Drie dagen per week geen vleesch. Drie dagen per week geen taartjes, koekjes, pasteitjes, roomijs en vla; alle banketwinkels dicht. Drie dagen per week geen alcohol, geen borreltje, geen bittertje, geen aperitief groen of geel, geen pierenverschrikkertje; maar de herbergen blijven open; men mag er een ‘chopine’, een ‘fillette’ drinken, roode of witte wijn. Geen luxe-chocolade meer, geen fondant, geen melk-chocolade, geen bonbons, geen suikergoed waarbij cacao te pas komt. Waarschijnlijk zullen we zelfs geen Paasch-eieren hebben. De fabrieken die daarin werken worden eenvoudig stopgezet, de verkoop verboden, alle dagen van de week. Geen luxe-brood meer, uitgezonderd beschuit en halvemaantjes. Een complete reglementeering voor de restaurants. Niet meer dan twee schotels, waarvan één met vleesch. Maar de soep en het hors-d'oeuvre (dat beperkt is tot vier soorten) tellen niet voor een schotel; ook de kaas telt niet, noch het tusschengerecht, noch het dessert dat kan bestaan uit vruchten, confitures, compote, marmelade en biscuiterie. Als de prijs per maaltijd hooger is dan 15 francs (circa 70 cent) heeft men recht op 150 gram brood; beneden de 15 francs op 300 gram. In de restaurants zal men dus voorloopig nog niet verhongeren. Het lastigste is de paperasserij. We krijgen voedselkaarten. Sinds vijf maanden reeds zijn ze gedrukt en liggen ze klaar. De benzine ontsnapt niet aan deze bureaucratie. Niemand heeft recht op een rantsoen voor meer dan één wagen, handelaars en industrieelen hoogstens voor twee; militairen met verlof tien liter per dag; de andere rantsoenen zullen berekend worden naar de benoodigdheden van den gebruiker.
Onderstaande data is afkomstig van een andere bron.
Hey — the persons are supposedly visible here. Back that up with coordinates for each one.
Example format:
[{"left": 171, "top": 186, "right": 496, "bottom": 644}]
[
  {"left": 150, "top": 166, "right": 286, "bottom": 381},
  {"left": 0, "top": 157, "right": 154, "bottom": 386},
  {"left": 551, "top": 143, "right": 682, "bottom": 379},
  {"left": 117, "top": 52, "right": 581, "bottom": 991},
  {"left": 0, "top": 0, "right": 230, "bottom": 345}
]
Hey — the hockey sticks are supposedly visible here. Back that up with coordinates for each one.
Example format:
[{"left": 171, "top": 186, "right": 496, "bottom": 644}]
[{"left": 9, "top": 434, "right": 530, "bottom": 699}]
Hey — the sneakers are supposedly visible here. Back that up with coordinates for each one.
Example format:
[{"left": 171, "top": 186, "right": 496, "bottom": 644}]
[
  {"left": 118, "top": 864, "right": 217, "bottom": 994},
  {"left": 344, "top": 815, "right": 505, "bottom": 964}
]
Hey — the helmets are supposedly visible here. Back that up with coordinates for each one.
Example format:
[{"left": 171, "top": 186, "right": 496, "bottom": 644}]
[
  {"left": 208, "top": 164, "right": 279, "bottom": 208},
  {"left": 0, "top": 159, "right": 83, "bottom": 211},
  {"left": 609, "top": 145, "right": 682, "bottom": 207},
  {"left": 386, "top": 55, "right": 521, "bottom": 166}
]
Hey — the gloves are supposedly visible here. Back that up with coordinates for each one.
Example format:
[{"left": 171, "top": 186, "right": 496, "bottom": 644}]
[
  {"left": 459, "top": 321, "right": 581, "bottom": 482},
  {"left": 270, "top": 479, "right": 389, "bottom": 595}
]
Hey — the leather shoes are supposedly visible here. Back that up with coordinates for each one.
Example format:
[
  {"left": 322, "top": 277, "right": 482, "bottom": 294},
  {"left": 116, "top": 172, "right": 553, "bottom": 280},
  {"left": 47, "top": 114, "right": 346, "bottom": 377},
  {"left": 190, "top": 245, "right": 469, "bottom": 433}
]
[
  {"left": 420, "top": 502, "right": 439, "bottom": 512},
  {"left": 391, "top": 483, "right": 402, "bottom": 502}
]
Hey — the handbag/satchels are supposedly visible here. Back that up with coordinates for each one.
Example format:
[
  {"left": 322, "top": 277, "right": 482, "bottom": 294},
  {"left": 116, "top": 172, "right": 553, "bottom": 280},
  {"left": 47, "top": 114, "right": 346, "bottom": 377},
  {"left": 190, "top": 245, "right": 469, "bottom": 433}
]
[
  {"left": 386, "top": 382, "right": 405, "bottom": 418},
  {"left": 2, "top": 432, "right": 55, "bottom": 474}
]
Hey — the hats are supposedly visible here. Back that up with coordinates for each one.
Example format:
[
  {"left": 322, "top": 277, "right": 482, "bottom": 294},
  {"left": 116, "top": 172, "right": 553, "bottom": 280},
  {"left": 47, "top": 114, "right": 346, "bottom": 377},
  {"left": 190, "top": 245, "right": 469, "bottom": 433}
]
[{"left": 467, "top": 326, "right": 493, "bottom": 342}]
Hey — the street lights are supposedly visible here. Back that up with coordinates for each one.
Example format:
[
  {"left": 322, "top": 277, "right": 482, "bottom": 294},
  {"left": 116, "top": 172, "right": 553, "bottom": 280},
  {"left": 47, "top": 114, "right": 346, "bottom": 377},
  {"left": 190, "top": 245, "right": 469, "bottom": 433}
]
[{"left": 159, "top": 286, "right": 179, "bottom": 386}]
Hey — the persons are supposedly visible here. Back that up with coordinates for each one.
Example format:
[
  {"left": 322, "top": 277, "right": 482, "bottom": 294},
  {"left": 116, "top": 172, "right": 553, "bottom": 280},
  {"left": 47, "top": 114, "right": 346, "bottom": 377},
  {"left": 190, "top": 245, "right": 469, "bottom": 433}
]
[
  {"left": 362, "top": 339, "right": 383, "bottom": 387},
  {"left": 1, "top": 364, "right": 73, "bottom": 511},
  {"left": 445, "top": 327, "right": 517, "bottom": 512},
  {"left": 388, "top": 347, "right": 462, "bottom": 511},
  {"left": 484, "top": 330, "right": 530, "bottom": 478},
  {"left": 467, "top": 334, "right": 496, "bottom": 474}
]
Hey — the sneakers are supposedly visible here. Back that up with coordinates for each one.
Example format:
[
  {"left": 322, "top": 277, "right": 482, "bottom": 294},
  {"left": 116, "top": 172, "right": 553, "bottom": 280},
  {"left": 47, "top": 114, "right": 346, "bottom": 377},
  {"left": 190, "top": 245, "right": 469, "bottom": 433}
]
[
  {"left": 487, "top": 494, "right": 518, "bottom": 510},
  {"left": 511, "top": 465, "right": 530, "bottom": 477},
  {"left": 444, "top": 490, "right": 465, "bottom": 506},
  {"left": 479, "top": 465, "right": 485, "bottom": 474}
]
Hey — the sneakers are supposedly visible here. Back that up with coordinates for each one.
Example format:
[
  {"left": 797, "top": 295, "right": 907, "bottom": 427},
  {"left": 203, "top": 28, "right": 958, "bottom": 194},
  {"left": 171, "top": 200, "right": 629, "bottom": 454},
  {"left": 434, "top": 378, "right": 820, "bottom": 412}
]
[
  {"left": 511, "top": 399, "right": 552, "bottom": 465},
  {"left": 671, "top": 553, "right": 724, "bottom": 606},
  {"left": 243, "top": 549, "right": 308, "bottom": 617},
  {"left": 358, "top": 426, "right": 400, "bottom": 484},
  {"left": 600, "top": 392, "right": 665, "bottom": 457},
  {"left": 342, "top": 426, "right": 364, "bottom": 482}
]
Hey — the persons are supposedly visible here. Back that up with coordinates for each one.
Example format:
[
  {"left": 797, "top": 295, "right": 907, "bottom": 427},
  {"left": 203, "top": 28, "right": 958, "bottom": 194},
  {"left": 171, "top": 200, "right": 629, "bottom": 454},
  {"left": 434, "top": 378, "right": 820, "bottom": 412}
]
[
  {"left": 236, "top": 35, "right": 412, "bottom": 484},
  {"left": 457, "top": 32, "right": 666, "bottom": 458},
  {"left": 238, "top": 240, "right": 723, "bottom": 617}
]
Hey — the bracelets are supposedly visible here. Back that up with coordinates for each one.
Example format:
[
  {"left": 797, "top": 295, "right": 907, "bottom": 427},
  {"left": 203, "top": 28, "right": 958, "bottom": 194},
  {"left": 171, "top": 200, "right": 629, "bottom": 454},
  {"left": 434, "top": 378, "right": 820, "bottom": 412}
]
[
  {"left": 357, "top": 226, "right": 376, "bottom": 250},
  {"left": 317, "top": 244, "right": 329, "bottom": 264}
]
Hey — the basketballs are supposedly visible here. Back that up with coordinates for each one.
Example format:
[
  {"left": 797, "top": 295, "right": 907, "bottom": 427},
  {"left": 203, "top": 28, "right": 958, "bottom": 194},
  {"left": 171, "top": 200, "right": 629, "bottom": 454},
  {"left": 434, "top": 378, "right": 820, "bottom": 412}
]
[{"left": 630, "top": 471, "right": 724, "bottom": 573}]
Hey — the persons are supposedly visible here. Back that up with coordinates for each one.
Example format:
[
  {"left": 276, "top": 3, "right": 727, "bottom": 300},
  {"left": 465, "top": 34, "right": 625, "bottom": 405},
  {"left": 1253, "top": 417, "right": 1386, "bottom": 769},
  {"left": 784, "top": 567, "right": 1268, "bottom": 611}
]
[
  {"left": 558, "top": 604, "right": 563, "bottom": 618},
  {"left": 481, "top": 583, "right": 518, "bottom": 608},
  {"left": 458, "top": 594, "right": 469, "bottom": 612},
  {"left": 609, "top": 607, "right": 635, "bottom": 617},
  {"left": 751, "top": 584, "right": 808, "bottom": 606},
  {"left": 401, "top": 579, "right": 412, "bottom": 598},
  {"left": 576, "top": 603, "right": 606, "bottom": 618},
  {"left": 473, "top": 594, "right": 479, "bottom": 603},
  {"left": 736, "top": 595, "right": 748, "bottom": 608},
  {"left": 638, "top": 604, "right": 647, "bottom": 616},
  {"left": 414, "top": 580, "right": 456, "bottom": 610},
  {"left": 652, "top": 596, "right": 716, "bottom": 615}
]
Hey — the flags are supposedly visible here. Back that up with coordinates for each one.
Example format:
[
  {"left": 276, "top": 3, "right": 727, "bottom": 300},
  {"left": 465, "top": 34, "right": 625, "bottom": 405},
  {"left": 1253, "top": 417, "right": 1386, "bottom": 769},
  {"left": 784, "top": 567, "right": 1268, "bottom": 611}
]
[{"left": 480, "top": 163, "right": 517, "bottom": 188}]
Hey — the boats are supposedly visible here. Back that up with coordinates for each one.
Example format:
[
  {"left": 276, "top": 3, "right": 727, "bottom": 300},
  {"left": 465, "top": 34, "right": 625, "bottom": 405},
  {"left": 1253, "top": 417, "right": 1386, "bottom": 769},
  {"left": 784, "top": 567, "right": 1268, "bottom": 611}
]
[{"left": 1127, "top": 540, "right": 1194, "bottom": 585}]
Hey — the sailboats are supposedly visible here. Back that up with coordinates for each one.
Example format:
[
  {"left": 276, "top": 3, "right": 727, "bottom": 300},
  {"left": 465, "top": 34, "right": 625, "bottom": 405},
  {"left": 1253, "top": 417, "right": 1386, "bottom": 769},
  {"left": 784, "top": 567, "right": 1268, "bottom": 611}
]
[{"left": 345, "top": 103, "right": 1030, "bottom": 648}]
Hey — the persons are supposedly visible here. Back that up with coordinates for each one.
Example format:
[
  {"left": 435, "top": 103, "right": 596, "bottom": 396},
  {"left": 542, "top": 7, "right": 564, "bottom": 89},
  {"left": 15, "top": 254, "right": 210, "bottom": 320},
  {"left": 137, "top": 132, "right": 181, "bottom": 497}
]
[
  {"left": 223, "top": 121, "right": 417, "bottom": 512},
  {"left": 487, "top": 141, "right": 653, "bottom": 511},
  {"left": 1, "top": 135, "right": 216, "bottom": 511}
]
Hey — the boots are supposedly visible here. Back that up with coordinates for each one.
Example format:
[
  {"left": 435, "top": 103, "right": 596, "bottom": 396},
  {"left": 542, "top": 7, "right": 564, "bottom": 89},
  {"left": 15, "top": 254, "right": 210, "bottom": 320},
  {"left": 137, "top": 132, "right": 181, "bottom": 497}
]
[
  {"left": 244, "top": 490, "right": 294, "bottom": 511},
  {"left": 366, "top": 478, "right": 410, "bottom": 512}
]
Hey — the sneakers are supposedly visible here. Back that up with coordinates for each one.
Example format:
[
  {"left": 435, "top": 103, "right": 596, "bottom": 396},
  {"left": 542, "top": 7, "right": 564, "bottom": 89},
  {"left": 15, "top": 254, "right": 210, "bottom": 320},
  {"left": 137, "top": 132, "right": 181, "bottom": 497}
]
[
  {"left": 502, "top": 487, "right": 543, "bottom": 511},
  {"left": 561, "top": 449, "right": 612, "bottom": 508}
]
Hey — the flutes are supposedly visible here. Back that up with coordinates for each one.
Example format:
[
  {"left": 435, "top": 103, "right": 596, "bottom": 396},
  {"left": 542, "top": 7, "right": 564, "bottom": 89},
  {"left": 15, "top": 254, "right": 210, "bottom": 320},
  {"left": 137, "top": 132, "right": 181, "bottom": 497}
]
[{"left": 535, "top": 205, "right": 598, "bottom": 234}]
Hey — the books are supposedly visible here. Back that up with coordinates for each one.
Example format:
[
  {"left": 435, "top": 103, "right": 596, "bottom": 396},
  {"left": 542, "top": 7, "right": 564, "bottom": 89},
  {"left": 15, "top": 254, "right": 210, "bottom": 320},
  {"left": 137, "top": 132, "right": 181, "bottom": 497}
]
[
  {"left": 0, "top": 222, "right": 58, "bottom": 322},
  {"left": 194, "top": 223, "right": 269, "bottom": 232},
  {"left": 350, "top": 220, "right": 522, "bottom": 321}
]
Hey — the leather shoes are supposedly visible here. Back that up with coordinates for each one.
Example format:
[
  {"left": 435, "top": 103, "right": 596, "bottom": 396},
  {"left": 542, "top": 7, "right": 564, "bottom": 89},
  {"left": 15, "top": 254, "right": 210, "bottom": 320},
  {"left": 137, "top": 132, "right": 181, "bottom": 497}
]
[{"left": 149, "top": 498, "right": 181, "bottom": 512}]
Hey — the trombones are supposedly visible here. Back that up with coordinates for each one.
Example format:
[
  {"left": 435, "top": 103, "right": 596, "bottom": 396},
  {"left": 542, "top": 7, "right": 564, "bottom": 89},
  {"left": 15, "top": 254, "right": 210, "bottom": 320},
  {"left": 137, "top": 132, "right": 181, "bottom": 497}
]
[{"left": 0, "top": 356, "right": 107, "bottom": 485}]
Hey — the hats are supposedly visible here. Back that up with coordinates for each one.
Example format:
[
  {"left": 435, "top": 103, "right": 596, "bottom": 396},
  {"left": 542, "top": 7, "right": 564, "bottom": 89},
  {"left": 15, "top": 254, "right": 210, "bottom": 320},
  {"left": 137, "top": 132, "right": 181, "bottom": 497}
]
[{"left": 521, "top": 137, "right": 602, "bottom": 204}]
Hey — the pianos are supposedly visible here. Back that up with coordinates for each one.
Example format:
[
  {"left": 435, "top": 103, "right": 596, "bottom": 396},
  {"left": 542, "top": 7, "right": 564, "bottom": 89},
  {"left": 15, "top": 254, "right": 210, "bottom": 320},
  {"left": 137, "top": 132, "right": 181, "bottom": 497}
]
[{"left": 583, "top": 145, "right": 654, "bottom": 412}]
De Franschen acclimatiseeren zich dus voorgoed en in ernst aan den oorlog. Zij verklaren zich bereid den gordel een beetje strakker aan te halen, tenminste pro forma, en tot we onze porties zullen kennen zelfs voor de grap, wat hen nog uitnoodigt te gekscheren, ‘maak je niet dik, want dun is de mode’. Zij nemen 't op van den lichten kant, want zij zijn nog lang niet toe aan de surrogaten en zelfs op den dag dat hunne chemisten aangewezen zouden zijn op de soja-boon om er ommelettes van te fabriceeren, spek, worst, kunst-rubber, zeep, koffie, melk, kaarsen, papier, foto-films, geglaceerde kastanjes, bouw-materialen, ganzelever en automobielcarrosserieën, op dien dag zal het hun niet aan soja-boonen mankeeren. Als ze ooit brood moeten maken van katoen, of eieren, of boter, zij zullen tenminste katoen hebben in overvloed. De hemel en de oorlogsvloot beware ons overigens zoo lang mogelijk voor dit systeem waaraan de beste kenner van de Spaansche griep, Eugène Folley. de oorzaak van een menigte ziekten, sloopende kwalen en epidemieën toeschreef. Neen, de Franschen kunnen zich nog ruim voldoende voeden met natuurlijke voortbrengselen. Hun rantsoeneering is meer een soort opmaking van inventaris, een voorzorg voor de toekomst, een probaat middel om prijs-stijging te verhinderen, om ieder te geven en te garandeeren wat hem toekomt, veel meer een vrijwillige organisatie der economie op voet van oorlog dan een onvermijdelijke, dwingende of urgente noodzakelijkheid, of de consequentie van een verre of nabije onderbreking, verstoring der proviandeering.